Além disso, a solidariedade social é objetivo fundamental da República Federativa do Brasil, conforme dispõe o art. 3º, I, da CRFB.
Especificamente no que concerne à igualdade de gênero, uma vez que só é possível a construção de uma sociedade livre, justa e solidária se houver tratamento equânime, o legislador constitucional previu, no art. 5º, I, da CRFB, que “homens e mulheres são iguais em direitos e obrigações, nos termos desta Constituição”.
Além disso, existem documentos internacionais ratificados pelo Brasil que tratam da igualdade de gênero. Como lembra Desdêmona Tenório de Brito Toledo Arruda,
[…] são abundantes os instrumentos legislativos internacionais que exigem a igualdade entre homens e mulheres e a efetivação dos direitos fundamentais das mulheres. O reconhecimento formal e o compromisso dos Estados ao assinarem tais tratados é indispensável à efetivação dos direitos humanos nos planos internos e externo. Trata-se de uma etapa fundamental e sempre em construção e aperfeiçoamento, sem a qual não há possibilidade de trabalhar pela implementação da equidade de gênero por meio de leis e políticas públicas. (2020, p. 58-59).

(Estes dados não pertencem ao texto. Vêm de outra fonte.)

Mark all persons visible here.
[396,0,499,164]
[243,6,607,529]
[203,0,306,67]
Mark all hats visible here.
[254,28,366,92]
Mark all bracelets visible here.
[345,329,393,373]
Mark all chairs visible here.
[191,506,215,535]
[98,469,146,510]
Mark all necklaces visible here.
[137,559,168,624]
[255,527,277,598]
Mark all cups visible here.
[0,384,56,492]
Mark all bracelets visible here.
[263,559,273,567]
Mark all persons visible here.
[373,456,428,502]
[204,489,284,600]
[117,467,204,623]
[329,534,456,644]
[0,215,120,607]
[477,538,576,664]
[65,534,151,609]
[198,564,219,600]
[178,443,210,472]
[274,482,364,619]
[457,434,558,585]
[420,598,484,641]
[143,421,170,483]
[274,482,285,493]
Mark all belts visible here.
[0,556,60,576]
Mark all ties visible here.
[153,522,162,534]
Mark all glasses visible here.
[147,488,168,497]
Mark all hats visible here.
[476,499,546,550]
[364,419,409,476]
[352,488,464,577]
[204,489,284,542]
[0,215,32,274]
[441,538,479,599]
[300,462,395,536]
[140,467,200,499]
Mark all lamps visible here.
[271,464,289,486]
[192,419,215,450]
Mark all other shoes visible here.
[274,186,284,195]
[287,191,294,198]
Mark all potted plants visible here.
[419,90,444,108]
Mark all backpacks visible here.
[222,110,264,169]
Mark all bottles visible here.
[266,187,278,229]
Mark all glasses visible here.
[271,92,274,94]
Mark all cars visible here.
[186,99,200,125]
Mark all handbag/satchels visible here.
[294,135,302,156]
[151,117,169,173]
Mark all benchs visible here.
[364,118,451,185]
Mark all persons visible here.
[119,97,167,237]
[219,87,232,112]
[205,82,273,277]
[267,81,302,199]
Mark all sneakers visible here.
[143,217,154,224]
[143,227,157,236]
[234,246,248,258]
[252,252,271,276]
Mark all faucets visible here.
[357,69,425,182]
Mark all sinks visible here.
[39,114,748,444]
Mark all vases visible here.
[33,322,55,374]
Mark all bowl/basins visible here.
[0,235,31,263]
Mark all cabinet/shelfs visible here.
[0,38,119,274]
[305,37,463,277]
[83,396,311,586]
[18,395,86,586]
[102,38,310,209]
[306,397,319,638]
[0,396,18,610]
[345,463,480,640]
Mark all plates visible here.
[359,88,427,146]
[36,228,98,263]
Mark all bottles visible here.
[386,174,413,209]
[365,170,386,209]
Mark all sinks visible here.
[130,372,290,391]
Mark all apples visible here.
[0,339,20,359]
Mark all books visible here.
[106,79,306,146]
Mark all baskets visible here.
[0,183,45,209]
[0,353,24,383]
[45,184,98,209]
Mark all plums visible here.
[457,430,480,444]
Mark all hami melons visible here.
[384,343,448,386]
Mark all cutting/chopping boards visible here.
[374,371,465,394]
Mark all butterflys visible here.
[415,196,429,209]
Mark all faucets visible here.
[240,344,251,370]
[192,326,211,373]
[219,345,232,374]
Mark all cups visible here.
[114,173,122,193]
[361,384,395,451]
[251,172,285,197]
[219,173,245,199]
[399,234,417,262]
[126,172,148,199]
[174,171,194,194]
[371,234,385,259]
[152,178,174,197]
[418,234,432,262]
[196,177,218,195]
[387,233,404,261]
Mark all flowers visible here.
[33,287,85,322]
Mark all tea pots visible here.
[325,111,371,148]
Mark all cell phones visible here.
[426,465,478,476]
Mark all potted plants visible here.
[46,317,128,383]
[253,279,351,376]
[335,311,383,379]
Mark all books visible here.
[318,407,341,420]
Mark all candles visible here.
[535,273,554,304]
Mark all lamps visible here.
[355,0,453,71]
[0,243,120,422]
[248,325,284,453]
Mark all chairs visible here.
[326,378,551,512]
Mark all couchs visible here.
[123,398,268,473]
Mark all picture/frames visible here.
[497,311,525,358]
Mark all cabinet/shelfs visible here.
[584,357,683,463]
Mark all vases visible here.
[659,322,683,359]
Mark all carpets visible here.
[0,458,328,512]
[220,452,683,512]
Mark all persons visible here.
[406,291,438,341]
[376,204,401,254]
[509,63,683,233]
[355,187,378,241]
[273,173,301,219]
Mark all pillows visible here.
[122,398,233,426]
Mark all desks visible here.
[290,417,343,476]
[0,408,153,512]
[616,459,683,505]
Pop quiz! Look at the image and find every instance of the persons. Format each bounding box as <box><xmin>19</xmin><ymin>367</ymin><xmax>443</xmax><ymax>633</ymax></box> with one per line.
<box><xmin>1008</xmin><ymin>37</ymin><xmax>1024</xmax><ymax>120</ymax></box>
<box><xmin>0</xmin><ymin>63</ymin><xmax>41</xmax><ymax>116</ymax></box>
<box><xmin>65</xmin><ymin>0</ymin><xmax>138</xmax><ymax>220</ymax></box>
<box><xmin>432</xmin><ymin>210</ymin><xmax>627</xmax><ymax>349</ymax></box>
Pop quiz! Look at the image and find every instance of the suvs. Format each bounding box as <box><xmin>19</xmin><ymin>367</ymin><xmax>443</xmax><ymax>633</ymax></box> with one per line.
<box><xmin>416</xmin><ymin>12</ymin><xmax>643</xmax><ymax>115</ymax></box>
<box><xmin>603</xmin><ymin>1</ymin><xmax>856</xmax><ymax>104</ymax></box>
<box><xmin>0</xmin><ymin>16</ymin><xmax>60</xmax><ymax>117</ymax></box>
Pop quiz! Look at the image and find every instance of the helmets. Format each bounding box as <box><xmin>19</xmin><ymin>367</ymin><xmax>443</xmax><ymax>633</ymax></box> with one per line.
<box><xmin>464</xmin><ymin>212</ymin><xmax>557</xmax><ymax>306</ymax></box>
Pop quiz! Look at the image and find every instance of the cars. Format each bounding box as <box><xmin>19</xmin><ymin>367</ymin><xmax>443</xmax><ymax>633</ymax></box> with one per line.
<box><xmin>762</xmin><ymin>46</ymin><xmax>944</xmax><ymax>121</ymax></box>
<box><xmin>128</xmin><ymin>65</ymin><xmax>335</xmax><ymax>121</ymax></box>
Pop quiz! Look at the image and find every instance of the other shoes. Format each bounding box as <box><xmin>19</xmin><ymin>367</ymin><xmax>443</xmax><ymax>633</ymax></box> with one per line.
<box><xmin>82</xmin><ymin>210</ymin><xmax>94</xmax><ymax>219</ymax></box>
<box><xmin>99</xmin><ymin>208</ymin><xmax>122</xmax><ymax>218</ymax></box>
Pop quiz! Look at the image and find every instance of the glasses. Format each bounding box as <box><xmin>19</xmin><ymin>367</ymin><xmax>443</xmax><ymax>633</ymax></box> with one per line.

No entanto, não basta apenas a afirmação da igualdade formal. Obviamente, a história mostra que a positivação de direitos das mulheres e a sua compreensão enquanto cidadãs, dignas de respeito e igual consideração dos homens foi um marco a ser celebrado e comemorado. Contudo, não basta apenas a previsão legal de igualdade, se não houver a consagração, através de políticas públicas efetivas, de seus direitos específicos.
A construção de uma cultura pautada no patriarcado reflete uma mentalidade de que as mulheres devem centrar suas atividades no seio doméstico, cuidando especialmente dos filhos, para que os maridos possam trabalhar e prover recursos para a manutenção do lar.
Com isso, a inserção feminina, no mercado de trabalho, ainda é algo relativamente recente e desigual em comparação com os homens.
Dados do IBGE mostram que 54,5% das mulheres com 15 anos ou mais integravam a força de trabalho no país em 2019, enquanto que, entre os homens, esse percentual foi 73,7%. A força de trabalho se compõe das pessoas que estão empregadas ou procurando emprego.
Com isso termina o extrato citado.